### Instructions to follow
Look through the records and copy every line in which "frames" appears.

------ Data under study

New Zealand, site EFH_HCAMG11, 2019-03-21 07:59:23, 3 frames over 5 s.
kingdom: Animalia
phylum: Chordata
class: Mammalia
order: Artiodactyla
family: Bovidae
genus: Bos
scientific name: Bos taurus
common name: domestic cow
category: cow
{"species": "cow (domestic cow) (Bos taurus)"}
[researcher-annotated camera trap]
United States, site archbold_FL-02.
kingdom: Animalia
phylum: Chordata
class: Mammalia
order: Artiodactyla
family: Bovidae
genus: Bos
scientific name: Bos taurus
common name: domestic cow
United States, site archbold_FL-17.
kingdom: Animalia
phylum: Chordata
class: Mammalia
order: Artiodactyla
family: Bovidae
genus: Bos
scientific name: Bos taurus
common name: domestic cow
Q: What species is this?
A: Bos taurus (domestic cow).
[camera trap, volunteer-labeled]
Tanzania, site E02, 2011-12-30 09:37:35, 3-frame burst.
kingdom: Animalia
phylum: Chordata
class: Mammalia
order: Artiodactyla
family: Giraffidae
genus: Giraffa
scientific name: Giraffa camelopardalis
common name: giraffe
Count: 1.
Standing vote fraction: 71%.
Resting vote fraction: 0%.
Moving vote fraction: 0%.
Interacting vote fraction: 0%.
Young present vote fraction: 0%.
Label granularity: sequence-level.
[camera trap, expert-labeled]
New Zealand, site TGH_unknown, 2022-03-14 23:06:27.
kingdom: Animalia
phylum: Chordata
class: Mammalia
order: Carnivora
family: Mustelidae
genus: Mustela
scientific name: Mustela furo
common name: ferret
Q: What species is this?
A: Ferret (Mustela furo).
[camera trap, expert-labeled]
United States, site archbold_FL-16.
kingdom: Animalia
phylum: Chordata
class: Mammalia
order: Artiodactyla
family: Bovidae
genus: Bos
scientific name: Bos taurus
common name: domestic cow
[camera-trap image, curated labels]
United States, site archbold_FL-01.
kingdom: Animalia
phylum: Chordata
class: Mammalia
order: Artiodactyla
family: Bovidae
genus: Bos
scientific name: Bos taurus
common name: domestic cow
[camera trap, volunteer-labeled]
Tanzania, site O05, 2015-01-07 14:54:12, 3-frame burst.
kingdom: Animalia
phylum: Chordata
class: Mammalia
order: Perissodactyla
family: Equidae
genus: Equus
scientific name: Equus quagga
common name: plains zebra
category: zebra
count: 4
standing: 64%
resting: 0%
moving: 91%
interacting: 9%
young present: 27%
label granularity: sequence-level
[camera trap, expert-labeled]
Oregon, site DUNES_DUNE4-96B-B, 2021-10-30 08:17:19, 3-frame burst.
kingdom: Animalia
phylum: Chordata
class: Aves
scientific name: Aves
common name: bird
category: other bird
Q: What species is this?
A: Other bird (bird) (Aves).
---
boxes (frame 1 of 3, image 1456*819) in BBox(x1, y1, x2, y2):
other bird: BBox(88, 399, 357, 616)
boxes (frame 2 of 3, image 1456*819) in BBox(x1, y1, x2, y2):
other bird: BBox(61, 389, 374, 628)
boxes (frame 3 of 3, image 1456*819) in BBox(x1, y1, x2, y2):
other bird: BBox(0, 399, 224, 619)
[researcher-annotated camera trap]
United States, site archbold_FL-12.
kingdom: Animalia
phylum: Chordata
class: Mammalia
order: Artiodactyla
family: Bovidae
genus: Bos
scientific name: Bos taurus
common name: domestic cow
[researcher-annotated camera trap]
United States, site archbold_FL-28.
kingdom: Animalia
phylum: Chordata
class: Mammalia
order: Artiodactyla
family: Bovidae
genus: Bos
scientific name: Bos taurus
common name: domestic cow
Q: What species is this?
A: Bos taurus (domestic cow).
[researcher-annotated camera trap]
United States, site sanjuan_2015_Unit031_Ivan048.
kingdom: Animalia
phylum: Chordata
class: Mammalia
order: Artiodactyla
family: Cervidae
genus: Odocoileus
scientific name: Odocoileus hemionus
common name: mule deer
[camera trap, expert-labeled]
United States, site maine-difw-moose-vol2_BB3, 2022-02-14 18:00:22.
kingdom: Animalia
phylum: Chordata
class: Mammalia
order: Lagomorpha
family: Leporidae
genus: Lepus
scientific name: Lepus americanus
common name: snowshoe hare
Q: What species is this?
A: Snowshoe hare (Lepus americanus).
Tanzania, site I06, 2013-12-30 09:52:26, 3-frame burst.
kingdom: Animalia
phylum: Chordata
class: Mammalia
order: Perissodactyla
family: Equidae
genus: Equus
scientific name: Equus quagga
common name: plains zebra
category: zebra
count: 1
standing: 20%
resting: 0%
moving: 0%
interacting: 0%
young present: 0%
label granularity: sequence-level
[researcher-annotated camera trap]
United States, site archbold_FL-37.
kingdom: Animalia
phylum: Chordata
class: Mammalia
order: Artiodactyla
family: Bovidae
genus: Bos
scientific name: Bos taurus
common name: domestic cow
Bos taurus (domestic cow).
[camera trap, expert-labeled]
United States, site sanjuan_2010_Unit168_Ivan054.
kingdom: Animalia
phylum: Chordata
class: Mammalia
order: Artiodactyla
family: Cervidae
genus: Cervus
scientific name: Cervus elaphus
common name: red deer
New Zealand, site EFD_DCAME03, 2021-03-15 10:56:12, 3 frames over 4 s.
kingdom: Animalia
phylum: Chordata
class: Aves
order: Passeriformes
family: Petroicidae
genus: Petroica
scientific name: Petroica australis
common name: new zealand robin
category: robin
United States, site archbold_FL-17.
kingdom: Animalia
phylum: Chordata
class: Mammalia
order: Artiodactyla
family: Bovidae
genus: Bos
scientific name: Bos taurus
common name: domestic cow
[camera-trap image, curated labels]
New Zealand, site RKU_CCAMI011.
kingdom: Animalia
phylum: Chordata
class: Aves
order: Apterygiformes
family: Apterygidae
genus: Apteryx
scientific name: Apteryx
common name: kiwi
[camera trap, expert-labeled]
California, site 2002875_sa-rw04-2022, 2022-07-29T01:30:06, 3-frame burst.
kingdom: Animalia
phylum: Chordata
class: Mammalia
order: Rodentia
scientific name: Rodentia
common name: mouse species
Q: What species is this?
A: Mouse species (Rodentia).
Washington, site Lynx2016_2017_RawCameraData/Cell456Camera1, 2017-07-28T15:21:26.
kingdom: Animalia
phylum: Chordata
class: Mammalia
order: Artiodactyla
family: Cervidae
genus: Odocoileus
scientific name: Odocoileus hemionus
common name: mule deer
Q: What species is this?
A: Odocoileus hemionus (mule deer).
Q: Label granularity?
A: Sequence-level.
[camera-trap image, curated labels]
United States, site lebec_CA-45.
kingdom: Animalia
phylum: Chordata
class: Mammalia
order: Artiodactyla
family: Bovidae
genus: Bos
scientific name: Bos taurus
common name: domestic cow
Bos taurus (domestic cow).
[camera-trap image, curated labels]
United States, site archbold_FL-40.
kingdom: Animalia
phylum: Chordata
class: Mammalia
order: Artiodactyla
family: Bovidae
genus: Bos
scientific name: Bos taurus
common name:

------------

### Solution to this exercise
New Zealand, site EFH_HCAMG11, 2019-03-21 07:59:23, 3 frames over 5 s.
New Zealand, site EFD_DCAME03, 2021-03-15 10:56:12, 3 frames over 4 s.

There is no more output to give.